Entries from a dataset:
-- Begin --

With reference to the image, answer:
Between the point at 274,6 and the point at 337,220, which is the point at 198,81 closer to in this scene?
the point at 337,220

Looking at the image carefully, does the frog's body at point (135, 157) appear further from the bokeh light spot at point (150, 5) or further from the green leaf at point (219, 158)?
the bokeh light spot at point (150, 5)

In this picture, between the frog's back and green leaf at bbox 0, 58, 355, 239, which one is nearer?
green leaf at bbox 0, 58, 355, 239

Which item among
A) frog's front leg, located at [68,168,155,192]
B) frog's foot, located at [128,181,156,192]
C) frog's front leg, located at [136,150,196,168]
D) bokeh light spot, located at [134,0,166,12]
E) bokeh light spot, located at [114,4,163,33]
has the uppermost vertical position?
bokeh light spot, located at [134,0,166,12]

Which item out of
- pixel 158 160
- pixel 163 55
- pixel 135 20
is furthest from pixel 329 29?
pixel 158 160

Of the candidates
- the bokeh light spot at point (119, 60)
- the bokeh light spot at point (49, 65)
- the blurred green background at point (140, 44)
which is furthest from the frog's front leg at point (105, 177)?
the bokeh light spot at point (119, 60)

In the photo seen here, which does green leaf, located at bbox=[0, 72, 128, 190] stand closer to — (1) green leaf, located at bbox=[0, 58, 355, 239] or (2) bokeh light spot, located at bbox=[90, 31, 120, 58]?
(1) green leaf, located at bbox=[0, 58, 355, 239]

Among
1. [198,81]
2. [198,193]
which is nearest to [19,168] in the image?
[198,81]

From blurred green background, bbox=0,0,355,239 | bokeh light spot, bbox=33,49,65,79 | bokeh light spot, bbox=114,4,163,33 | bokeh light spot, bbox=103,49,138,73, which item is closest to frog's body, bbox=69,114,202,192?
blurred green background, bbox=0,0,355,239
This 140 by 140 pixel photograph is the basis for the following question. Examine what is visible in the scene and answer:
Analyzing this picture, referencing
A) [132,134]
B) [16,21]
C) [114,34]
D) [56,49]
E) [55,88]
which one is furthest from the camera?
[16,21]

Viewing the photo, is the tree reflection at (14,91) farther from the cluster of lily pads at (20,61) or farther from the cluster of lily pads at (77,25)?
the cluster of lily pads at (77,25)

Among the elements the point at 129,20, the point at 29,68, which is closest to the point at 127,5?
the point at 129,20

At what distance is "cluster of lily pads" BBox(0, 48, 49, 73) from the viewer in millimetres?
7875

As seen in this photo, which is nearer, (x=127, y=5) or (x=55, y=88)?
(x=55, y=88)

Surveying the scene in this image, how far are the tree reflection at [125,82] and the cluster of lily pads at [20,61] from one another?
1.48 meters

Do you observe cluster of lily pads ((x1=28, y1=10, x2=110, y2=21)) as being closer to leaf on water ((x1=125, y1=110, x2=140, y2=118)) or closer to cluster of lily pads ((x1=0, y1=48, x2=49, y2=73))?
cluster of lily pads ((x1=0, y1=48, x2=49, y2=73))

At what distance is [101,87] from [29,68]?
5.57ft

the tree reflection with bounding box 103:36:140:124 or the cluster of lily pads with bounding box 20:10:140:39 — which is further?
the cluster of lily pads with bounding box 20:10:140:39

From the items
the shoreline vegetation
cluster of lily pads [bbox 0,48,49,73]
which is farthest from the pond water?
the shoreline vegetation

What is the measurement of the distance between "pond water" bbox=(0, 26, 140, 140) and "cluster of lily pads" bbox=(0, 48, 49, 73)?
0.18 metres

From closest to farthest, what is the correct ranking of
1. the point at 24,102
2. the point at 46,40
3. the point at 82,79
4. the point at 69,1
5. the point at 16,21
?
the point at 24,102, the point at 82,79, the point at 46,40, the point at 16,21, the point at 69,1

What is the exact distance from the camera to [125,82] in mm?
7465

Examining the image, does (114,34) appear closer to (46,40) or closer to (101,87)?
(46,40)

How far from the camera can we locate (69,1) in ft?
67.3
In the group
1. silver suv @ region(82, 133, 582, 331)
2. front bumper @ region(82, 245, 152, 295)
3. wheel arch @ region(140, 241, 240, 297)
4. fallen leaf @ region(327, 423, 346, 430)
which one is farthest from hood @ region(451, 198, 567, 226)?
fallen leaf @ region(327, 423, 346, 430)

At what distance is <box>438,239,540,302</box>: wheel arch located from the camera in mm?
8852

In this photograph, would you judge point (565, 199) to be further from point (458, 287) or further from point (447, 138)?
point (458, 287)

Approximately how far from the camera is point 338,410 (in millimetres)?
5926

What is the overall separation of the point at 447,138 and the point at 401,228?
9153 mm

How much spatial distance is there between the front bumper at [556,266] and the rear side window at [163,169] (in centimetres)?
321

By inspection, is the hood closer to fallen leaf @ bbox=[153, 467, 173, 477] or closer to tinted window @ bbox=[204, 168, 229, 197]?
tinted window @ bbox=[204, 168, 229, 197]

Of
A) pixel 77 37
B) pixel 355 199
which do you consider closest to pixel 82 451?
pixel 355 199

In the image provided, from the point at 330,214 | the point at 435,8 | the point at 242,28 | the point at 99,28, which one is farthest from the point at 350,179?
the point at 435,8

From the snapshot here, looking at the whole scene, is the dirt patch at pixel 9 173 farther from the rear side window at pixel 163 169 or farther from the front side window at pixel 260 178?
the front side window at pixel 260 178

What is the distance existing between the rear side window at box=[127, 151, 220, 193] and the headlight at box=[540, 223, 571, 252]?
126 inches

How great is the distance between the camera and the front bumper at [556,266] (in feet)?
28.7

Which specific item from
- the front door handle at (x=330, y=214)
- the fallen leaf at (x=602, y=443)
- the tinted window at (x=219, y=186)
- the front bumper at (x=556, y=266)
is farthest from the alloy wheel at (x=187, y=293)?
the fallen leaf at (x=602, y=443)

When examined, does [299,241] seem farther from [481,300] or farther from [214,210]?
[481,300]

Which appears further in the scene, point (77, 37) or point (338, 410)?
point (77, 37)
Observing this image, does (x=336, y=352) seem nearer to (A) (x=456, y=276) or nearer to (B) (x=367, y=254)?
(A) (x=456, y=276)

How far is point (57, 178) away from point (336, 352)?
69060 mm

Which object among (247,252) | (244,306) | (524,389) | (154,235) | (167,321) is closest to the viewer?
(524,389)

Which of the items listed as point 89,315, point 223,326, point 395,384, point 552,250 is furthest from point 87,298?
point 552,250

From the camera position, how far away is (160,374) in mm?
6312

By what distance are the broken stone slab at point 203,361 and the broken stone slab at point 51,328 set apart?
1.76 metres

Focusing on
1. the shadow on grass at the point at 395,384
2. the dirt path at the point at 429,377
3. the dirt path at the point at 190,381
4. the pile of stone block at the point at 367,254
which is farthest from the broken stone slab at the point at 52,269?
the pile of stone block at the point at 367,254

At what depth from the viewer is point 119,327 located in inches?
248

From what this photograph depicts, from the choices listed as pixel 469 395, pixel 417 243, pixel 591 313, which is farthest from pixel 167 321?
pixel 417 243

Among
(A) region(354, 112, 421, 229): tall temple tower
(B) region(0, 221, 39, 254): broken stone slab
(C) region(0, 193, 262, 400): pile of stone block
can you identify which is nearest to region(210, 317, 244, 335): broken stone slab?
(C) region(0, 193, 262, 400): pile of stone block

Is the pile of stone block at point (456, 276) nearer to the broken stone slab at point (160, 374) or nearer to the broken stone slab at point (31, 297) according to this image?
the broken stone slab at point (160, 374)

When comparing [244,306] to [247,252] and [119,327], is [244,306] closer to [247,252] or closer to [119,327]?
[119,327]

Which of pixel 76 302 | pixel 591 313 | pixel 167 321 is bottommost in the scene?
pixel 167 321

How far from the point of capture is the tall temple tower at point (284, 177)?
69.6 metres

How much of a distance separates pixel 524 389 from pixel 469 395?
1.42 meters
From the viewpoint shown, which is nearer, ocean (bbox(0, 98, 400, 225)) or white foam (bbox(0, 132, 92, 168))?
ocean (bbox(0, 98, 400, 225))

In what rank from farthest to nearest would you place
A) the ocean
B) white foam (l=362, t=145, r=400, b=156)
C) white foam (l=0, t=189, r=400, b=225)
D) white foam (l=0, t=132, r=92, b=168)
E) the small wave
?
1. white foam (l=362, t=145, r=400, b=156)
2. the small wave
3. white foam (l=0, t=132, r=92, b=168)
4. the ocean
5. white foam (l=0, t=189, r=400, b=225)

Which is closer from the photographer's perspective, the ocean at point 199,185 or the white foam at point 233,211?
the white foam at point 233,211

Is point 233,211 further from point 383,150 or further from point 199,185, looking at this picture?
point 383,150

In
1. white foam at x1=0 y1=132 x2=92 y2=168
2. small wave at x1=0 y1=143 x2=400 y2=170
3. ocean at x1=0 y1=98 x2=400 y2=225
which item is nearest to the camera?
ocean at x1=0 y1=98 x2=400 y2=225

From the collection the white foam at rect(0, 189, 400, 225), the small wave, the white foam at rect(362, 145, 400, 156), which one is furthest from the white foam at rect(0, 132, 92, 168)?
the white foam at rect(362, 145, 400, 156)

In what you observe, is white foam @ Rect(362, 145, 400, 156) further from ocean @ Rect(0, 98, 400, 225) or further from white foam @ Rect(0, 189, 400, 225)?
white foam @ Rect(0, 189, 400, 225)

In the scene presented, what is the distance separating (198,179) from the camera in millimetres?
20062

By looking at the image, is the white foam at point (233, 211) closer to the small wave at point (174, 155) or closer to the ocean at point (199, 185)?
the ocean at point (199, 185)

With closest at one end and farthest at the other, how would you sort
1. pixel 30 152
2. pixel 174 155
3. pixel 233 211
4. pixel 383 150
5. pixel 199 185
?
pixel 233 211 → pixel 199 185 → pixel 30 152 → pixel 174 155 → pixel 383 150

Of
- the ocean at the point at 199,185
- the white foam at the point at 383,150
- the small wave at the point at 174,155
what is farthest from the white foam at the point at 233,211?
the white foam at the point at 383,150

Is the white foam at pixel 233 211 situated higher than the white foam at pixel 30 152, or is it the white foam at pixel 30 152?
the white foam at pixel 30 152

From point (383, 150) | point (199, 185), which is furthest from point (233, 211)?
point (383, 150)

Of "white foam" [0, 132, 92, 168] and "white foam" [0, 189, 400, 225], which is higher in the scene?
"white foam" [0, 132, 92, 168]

-- End --

GOAL
Put the records above, from the line containing "Which of pixel" through the line containing "1.42 meters", into a JSON list of strings with one string per line, omitting blank lines.

SOLUTION FOR THIS TASK
[
  "Which of pixel 76 302 | pixel 591 313 | pixel 167 321 is bottommost in the scene?",
  "pixel 167 321",
  "How far from the point of capture is the tall temple tower at point (284, 177)?",
  "69.6 metres",
  "How much of a distance separates pixel 524 389 from pixel 469 395?",
  "1.42 meters"
]